Reproduce every one of the items below word for word, leaving out the pictures.

>>>

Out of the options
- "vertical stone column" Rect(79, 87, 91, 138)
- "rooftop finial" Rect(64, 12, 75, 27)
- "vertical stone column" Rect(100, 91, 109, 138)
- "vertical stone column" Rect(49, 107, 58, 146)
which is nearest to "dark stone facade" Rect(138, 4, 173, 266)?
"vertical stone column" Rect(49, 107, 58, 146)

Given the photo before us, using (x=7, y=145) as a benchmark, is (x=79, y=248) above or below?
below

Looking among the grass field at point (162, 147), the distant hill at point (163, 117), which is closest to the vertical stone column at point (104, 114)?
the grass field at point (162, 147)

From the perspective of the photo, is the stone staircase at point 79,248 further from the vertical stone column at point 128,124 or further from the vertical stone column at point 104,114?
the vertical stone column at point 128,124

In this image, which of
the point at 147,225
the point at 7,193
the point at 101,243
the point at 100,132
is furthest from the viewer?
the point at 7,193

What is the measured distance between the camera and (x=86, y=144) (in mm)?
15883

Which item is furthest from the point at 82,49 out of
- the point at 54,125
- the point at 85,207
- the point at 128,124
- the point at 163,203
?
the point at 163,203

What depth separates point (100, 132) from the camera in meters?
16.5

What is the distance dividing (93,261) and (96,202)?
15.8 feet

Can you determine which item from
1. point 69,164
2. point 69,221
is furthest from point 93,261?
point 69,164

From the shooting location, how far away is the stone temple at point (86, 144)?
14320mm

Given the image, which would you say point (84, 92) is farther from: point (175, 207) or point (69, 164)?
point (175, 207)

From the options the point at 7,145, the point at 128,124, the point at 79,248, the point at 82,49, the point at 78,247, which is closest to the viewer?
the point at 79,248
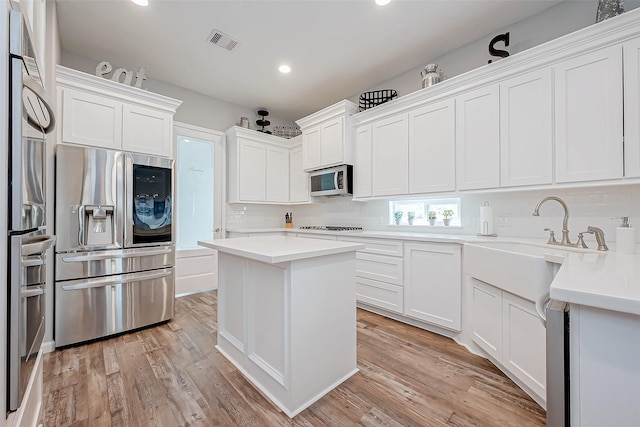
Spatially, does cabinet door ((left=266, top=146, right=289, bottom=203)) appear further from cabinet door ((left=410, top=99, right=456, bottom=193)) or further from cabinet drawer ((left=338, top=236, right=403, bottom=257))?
cabinet door ((left=410, top=99, right=456, bottom=193))

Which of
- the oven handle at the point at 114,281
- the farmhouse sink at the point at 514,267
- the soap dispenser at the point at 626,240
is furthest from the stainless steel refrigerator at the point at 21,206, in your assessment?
the soap dispenser at the point at 626,240

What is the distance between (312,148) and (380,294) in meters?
2.29

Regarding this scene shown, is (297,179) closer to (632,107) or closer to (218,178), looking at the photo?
(218,178)

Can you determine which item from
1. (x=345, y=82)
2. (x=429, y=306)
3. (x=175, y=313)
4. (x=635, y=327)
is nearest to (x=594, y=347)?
(x=635, y=327)

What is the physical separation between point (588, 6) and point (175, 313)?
16.1 ft

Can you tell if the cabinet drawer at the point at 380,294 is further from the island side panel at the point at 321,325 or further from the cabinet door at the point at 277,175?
the cabinet door at the point at 277,175

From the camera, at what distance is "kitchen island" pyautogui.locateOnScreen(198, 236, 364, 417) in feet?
4.83

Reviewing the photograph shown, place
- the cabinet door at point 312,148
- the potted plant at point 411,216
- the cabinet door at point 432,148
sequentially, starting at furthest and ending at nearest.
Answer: the cabinet door at point 312,148 < the potted plant at point 411,216 < the cabinet door at point 432,148

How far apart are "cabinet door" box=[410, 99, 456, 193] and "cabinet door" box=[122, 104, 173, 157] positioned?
2749 mm

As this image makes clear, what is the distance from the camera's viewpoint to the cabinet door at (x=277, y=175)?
4363 mm

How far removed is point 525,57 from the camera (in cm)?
214

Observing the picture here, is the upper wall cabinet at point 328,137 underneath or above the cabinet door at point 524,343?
above

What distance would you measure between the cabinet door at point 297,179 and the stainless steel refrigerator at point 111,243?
79.2 inches

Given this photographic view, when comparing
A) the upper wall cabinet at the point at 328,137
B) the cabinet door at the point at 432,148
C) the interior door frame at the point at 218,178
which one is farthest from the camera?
the interior door frame at the point at 218,178
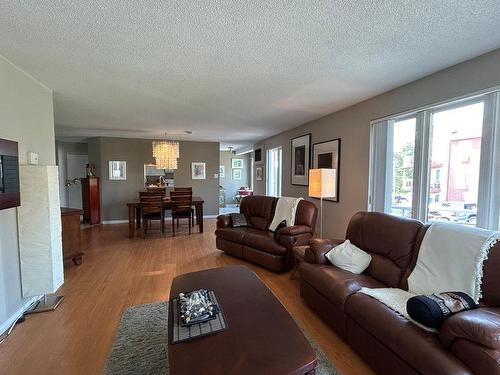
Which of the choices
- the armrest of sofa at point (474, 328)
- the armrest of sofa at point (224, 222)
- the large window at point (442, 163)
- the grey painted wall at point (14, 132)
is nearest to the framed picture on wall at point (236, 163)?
the armrest of sofa at point (224, 222)

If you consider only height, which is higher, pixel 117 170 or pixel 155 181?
pixel 117 170

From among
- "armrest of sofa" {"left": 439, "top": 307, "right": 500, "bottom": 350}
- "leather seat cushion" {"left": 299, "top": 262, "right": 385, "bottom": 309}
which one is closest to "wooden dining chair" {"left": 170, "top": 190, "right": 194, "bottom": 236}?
"leather seat cushion" {"left": 299, "top": 262, "right": 385, "bottom": 309}

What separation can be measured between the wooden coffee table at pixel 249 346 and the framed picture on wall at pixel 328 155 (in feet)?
9.27

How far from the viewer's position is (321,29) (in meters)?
1.70

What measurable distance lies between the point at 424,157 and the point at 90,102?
14.2ft

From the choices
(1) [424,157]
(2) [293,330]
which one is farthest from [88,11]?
(1) [424,157]

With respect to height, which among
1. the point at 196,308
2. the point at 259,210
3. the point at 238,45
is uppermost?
the point at 238,45

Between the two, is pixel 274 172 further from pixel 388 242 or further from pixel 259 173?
pixel 388 242

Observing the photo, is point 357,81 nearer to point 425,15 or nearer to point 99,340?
point 425,15

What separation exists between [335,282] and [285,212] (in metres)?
1.90

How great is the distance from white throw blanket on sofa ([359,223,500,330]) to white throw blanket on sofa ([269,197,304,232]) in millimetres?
1883

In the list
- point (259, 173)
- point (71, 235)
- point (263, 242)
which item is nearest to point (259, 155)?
point (259, 173)

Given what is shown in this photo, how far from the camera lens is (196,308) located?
61.6 inches

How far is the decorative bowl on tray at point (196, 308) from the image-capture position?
150 centimetres
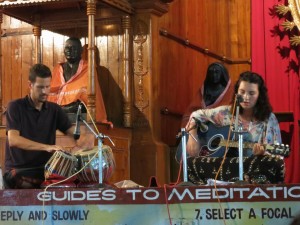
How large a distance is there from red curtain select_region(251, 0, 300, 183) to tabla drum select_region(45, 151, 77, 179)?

<<<

* **Task output**:
Out of the options
- "vertical stone column" Rect(79, 87, 91, 138)
- "rooftop finial" Rect(64, 12, 75, 27)
- "vertical stone column" Rect(100, 91, 109, 138)
- "vertical stone column" Rect(49, 107, 58, 146)
which is nearest to "dark stone facade" Rect(138, 4, 173, 266)?
"vertical stone column" Rect(49, 107, 58, 146)

Given the photo before us, using (x=7, y=145) as a benchmark, is (x=79, y=248) above or below?
below

Looking among the grass field at point (162, 147), the distant hill at point (163, 117), which is closest to the vertical stone column at point (104, 114)?
the grass field at point (162, 147)

From the perspective of the photo, is the stone staircase at point 79,248 further from the vertical stone column at point 128,124 or further from the vertical stone column at point 104,114?
the vertical stone column at point 128,124

In this image, which of
the point at 147,225
the point at 7,193
the point at 101,243
the point at 100,132
is furthest from the viewer?
the point at 7,193

What is the measured distance between the camera and (x=86, y=144) (in mm)?
15883

Which item is furthest from the point at 82,49 out of
- the point at 54,125
- the point at 85,207
- the point at 128,124
- the point at 163,203
?
the point at 163,203

What depth separates point (100, 132) from the camera in meters?
16.5

What is the distance dividing (93,261) and (96,202)?
15.8 feet

Can you determine which item from
1. point 69,164
2. point 69,221
is furthest from point 93,261?
point 69,164

From the shooting location, how far away is the stone temple at point (86, 144)?
14320mm

Given the image, which would you say point (84, 92) is farther from: point (175, 207) or point (69, 164)?
point (175, 207)

From the options the point at 7,145, the point at 128,124, the point at 79,248, the point at 82,49, the point at 78,247, which is closest to the viewer?
the point at 79,248
Spatially, does cabinet door ((left=266, top=146, right=289, bottom=203)) appear further from cabinet door ((left=410, top=99, right=456, bottom=193)) or further from cabinet drawer ((left=338, top=236, right=403, bottom=257))?
cabinet door ((left=410, top=99, right=456, bottom=193))

Which of
- the oven handle at the point at 114,281
- the farmhouse sink at the point at 514,267
- the soap dispenser at the point at 626,240
is furthest from the stainless steel refrigerator at the point at 21,206, in your assessment?
the soap dispenser at the point at 626,240

What is the distance between (312,148) and (380,294) in meters?
2.29

Regarding this scene shown, is (297,179) closer to (632,107) or closer to (218,178), looking at the photo?
(218,178)

Can you determine which item from
1. (x=345, y=82)
2. (x=429, y=306)
3. (x=175, y=313)
4. (x=635, y=327)
is nearest to (x=594, y=347)?
(x=635, y=327)

What is the physical separation between point (588, 6) and point (175, 313)?
16.1 ft

Can you tell if the cabinet drawer at the point at 380,294 is further from the island side panel at the point at 321,325 or further from the cabinet door at the point at 277,175?
the cabinet door at the point at 277,175

From the camera, at what distance is "kitchen island" pyautogui.locateOnScreen(198, 236, 364, 417) in feet?
4.83

Reviewing the photograph shown, place
- the cabinet door at point 312,148
- the potted plant at point 411,216
- the cabinet door at point 432,148
sequentially, starting at furthest and ending at nearest.
Answer: the cabinet door at point 312,148 < the potted plant at point 411,216 < the cabinet door at point 432,148

How far apart are "cabinet door" box=[410, 99, 456, 193] and "cabinet door" box=[122, 104, 173, 157] positioned?
2749 mm

As this image makes clear, what is the distance from the camera's viewpoint to the cabinet door at (x=277, y=175)?
4363 mm

How far removed is point 525,57 from the camera (in cm)?
214

Observing the picture here, is the upper wall cabinet at point 328,137 underneath or above the cabinet door at point 524,343?
above

What distance would you measure between the cabinet door at point 297,179 and the stainless steel refrigerator at point 111,243?
79.2 inches

Given this photographic view, when comparing
A) the upper wall cabinet at the point at 328,137
B) the cabinet door at the point at 432,148
C) the interior door frame at the point at 218,178
which one is farthest from the camera?
the interior door frame at the point at 218,178
Which of the choices
- the armrest of sofa at point (474, 328)
- the armrest of sofa at point (224, 222)
- the large window at point (442, 163)
- the grey painted wall at point (14, 132)
is nearest to the framed picture on wall at point (236, 163)?
the armrest of sofa at point (224, 222)

If you consider only height, which is higher, pixel 117 170 or pixel 155 181?
pixel 117 170

From among
- "armrest of sofa" {"left": 439, "top": 307, "right": 500, "bottom": 350}
- "leather seat cushion" {"left": 299, "top": 262, "right": 385, "bottom": 309}
which one is closest to "wooden dining chair" {"left": 170, "top": 190, "right": 194, "bottom": 236}?
"leather seat cushion" {"left": 299, "top": 262, "right": 385, "bottom": 309}

What separation can be measured between the wooden coffee table at pixel 249 346 and the framed picture on wall at pixel 328 155 (in feet)?
9.27

How far from the viewer's position is (321,29) (in meters)?
1.70

What measurable distance lies between the point at 424,157 and the point at 90,102?
14.2ft

From the choices
(1) [424,157]
(2) [293,330]
which one is farthest from [88,11]?
(1) [424,157]

With respect to height, which among
1. the point at 196,308
2. the point at 259,210
3. the point at 238,45
is uppermost?
the point at 238,45

Between the two, is pixel 274 172 further from pixel 388 242 or further from pixel 259 173?
pixel 388 242

Observing the photo, is point 357,81 nearer to point 425,15 or nearer to point 99,340?
point 425,15

What separation exists between [335,282] and [285,212] (in metres)?
1.90

How great is the distance from white throw blanket on sofa ([359,223,500,330]) to white throw blanket on sofa ([269,197,304,232]) in millimetres?
1883

In the list
- point (259, 173)
- point (71, 235)
- point (263, 242)
which item is nearest to point (259, 155)?
point (259, 173)

Given what is shown in this photo, how far from the camera lens is (196,308) located?
61.6 inches

How far is the decorative bowl on tray at point (196, 308) from the image-capture position?
150 centimetres
How large a distance is there from red curtain select_region(251, 0, 300, 183) to tabla drum select_region(45, 151, 77, 179)?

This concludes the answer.